她看著眼前這個冷冽卻心細的軍人,實在沒法把他和“死對頭”的標籤聯絡起來。
可剛才士兵喊的“沈營長”,還有這張和書裡描述幾分相似的臉,都在提醒她,沒認錯人。
人家一路幫了自己這麼多,要是真像書裡寫的那樣犧牲了,也太可惜了。
賀望舒暗暗打定主意,以後有機會,得想辦法提醒他避開那次致命的任務。
“沈營長,這位是?”士兵注意到賀望舒,好奇地問。
“陸知年的家屬,過來探親,火車上遇到的,捎她一程。”沈驍言簡意賅地介紹,“這是我的通訊員,小張。”

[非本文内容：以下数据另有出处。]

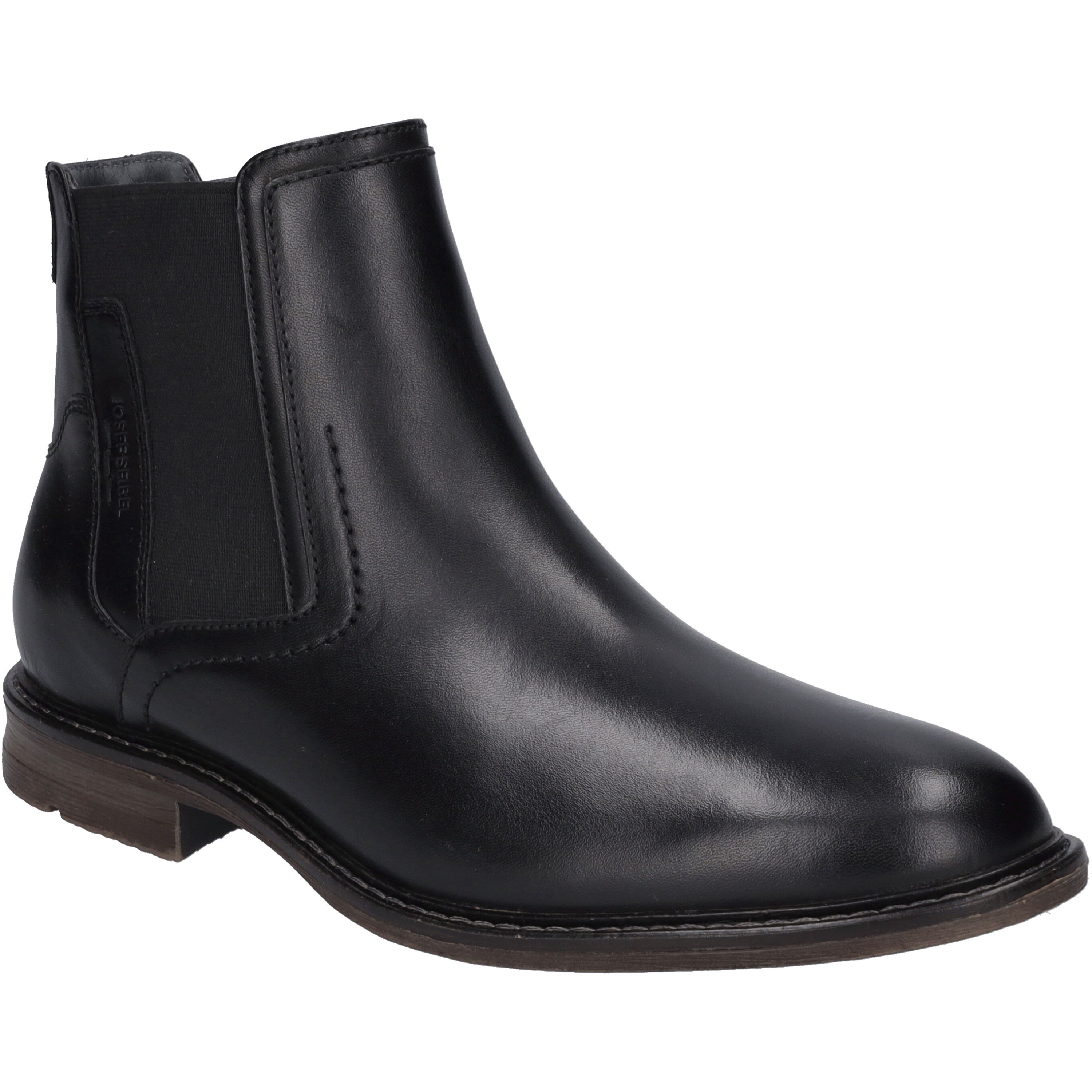 Thumbnail - JOSEF SEIBEL Earl 08 | Stiefelette für Herren | Schwarz Earl 08, schwarz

小張立刻熱情地打招呼:“你好你好!是陸營長的妹妹吧?來探親啊?”
“我是陸知年的妻子,賀望舒。”賀望舒笑著解釋,沒錯過小張臉上一閃而過的驚訝。
“啊?對不起對不起,嫂子!是我眼拙了!”小張連忙道歉,心裡卻打了個激靈,陸營長這是搞什麼?
明明跟林副營長的遺孀走得那麼近,怎麼突然冒出來個妻子?
還帶著孩子?
沈驍像是沒察覺到小張的異樣,淡淡道:“上車吧。”
幾人上了車,小張發動汽車,主動找起了話題:“嫂子,您是第一次來吧?
我們軍區這邊每禮拜二。四。六有運輸車去市裡,軍嫂們要買東西都趁這時候搭車。
平時想買點零碎的,家屬院門口有個小賣部,基本的油鹽醬醋都有。”
賀望舒認真聽著,偶爾點點頭:“多謝你告訴我這些,我確實是第一次來,啥都不懂。”
“嫂子客氣了!”小張笑了笑,又說了些家屬院的規矩,比如晚上幾點鎖門,去哪裡領糧票布票之類的。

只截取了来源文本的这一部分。